Exercise passage:
·····

Watch the video for “Culture War,” a monologue version of this article followed by an interview with Conn Carroll, commentary editor for the Washington Examiner.

The electoral map of our country is changing: A lot of states that were once solidly red have become purple or blue in the last two decades.

Those who might not have noticed before definitely did in 2020; and even if you think last year’s result was caused more by radical last-minute changes in election laws, it’s still worth noting that those changes were only possible in the first place because so many states have indeed become purple or blue over the last two decades.

Not too long ago, Virginia was solidly red; today, its laws and its capital city are barely recognizable. Take a look at the governor’s race, where the Republican nominee is facing an opponent who is severely damaged by lobbying ties and a long sordid history, says he wants to lock down the citizenry basically in perpetuity for fear of disease, and lies routinely to attack gun owners. He says that in Virginia.

What has the Republican done in response? Has he met him on the field? Kind of, in that he’s shifted solidly towards the center. Regardless of how this somewhat disappointing race goes, it’s going to be very difficult for Republicans to win that state on the presidential level in three years.

North Carolina was also recently a Republican stronghold; today, it’s a toss-up. Georgia voted for George W. Bush by 17 points; last year, it went for Biden and gave us two Democratic senators.

While Democrats dream every year — and Republicans wring their hands every year — Texas is still red. Any look at the trends, however, shows neither the excitement nor the worry is without merit — through foreign and domestic immigration, as well as colleges and shifts in industry, Texas is changing — and it isn’t getting more Republican.

Arizona, the home of Sens. John McCain and Barry Goldwater, standard-bearer of the 1960s conservative revolution, is now purple. Colorado’s Republican ship is sunk under a blue wave, and it shows in the decay of its beautiful cities. Nevada has changed from red to blue; and New Mexico, which once simply leaned Democrat, is today thoroughly Democrat.

In 2000, Oregon only voted for Gore over Bush by 7,000 votes; today, the state is so insane that COVID laws are the only laws it bothers to enforce.

That’s not a good trend: As hostile as the GOP often is toward the right, the Republican Party is the only major vehicle for conservative ideas in this country, and has been for decades.

It’s not a good trend, but really it makes sense. Why wouldn’t the GOP be falling behind? They’ve been near-frozen for decades, shackled to a political ideology instead of being guided by a political philosophy.

Year after year the Democrats went further left, and in the process they abandoned large swathes of blue-collar union voters — the very people who had formed the backbone of the Democratic coalition. Despite that huge opportunity, the GOP made barely an effort to take up those voters’ issues — to become their new champions.

·····

Dataset entries:
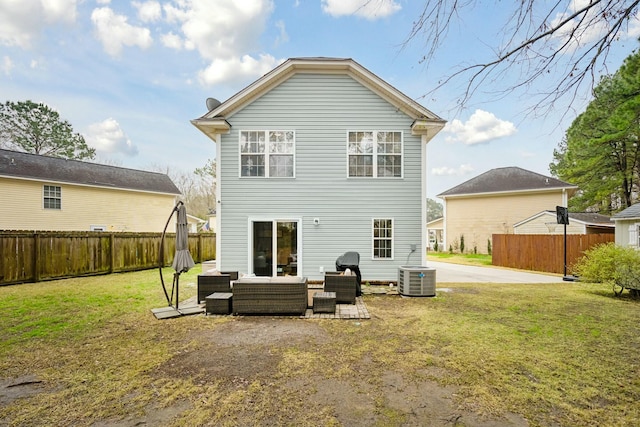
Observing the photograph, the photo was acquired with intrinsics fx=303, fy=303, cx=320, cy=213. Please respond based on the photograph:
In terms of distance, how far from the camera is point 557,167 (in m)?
30.2

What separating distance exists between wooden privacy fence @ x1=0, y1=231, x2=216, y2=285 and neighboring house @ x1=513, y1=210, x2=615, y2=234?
19.3 metres

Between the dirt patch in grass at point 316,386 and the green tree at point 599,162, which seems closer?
the dirt patch in grass at point 316,386

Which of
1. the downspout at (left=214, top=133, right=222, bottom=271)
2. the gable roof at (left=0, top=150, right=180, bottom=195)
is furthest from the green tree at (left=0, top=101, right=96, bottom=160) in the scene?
the downspout at (left=214, top=133, right=222, bottom=271)

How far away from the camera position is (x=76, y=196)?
678 inches

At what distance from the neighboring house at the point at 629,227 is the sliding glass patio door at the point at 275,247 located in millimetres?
11921

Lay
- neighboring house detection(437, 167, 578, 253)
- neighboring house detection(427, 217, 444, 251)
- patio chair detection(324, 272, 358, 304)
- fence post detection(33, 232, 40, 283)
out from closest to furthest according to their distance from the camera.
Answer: patio chair detection(324, 272, 358, 304) < fence post detection(33, 232, 40, 283) < neighboring house detection(437, 167, 578, 253) < neighboring house detection(427, 217, 444, 251)

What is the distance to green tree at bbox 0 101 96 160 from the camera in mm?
24531

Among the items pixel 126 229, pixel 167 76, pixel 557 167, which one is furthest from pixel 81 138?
pixel 557 167

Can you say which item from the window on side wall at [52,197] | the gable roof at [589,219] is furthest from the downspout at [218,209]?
the gable roof at [589,219]

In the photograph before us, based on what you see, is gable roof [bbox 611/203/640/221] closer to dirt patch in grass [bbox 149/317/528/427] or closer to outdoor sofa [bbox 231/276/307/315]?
dirt patch in grass [bbox 149/317/528/427]

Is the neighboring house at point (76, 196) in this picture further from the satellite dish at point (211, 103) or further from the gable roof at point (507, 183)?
the gable roof at point (507, 183)

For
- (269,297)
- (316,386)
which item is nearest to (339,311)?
(269,297)

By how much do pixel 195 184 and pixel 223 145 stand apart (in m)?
32.5

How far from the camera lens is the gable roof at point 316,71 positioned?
907 cm
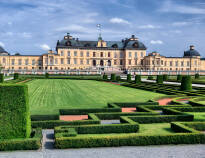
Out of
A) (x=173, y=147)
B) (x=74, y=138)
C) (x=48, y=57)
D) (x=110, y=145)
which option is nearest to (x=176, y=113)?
(x=173, y=147)

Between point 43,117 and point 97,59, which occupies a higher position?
point 97,59

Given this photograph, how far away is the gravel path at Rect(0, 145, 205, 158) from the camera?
636cm

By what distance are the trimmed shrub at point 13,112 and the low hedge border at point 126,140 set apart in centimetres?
113

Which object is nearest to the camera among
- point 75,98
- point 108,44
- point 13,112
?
point 13,112

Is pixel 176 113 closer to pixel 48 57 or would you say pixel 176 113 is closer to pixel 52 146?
pixel 52 146

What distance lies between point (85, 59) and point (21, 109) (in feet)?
213

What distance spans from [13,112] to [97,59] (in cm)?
6579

·····

Things to do:
A. Reproduce verbatim the passage of the electoral map article starting at "Not too long" and ending at "two Democratic senators.".
B. In the electoral map article, by how many votes did Oregon choose Gore over Bush in 2000?
C. Write the next part of the electoral map article, picking up after its final sentence.

Answers by item:
A.
Not too long ago, Virginia was solidly red; today, its laws and its capital city are barely recognizable. Take a look at the governor’s race, where the Republican nominee is facing an opponent who is severely damaged by lobbying ties and a long sordid history, says he wants to lock down the citizenry basically in perpetuity for fear of disease, and lies routinely to attack gun owners. He says that in Virginia.

What has the Republican done in response? Has he met him on the field? Kind of, in that he’s shifted solidly towards the center. Regardless of how this somewhat disappointing race goes, it’s going to be very difficult for Republicans to win that state on the presidential level in three years.

North Carolina was also recently a Republican stronghold; today, it’s a toss-up. Georgia voted for George W. Bush by 17 points; last year, it went for Biden and gave us two Democratic senators.

B. 7,000 votes.

C.
It didn’t take a prophet to look closely at 30 years of free trade orthodoxy and see that its critics had been right, that it hadn’t worked, that it had left the most vulnerable Americans behind; but the Republican ideology kept them from meeting blue-collar voters on that ground until very recently.

Similarly, the social conservatism and religious values of the party were discarded or merely given lip service by politicians, even though every single conservative outside of a deep-blue city knows those issues are the backbone of the GOP.

Activist courts seized the issue of marriage as a sacrament and buried what our consumerist culture had long before killed, relegating marriage to the economic, feel-good, and easily undone legal status it’s now enshrined as. Most Republican politicians were happy to have that fight behind them. “See!? Not our fault! Nothing we can do.”

The legal sacrifice of over 2,000 babies a day was similarly dismissed on the national level as more of the “lost culture war.” A matter for the courts. “So sorry, can’t do anything. Law of the land.”

Donald Trump changed all that. He attacked global free trade orthodoxy in public. He defended the lives of the unborn — and even described the awful reality of abortion — on a national debate stage in Nevada. And what did we see? Tremors in blue-collar states like Wisconsin, Michigan and Pennsylvania. Sure, these three had technically been competitive states, but every single year they always seemed to go Democrat by just a few points — until 2016.

Florida, a state whose voters had been wavering back and forth, stood still, and is possibly even moving to the right again. Ohio and Iowa, toss-ups in previous elections, started turning red as well.

And then, between vote-by-mail shenanigans; a foolish, Fauci-first COVID policy; and a re-election campaign that lacked any coherent message beyond “liberals are bad and unfair,” Trump lost in 2020.

In his absence from the White House and social media, the Republicans who ran on his name and message have slowly crawled back to the way they were before the great shake-up. While the left indoctrinates our children and creates a caste system based on which injections its subjects have had, Republicans smear Ronald Reagan’s name to explain their own cowardice and weakness.

As Joe Biden and his visor-clown secretary of defense thoroughly botch the U.S. withdrawal from Afghanistan, turning it into a full-fledged humiliation, many in the GOP who paid lip-service to ending unending, objective-less wars are suddenly hawks again. Every illiterate tribesman with a new AK and a new apartment — perks of the new job — is a hardened al-Qaida operative. Get excited: Washington’s bipartisan war party is back, people!

But the voters aren’t there; the old GOP is over. Having now seen and voted for a candidate who says something different, out loud, there’s no going back.

For the first half of the 20th century, America’s elite thinkers convinced the country that there was no conservative intellectual tradition — it was just a collection of old fogies and progress-hating reactionaries. They were wrong, and men like Russell Kirk, Bill Buckley, Ronald Reagan and Goldwater proved that.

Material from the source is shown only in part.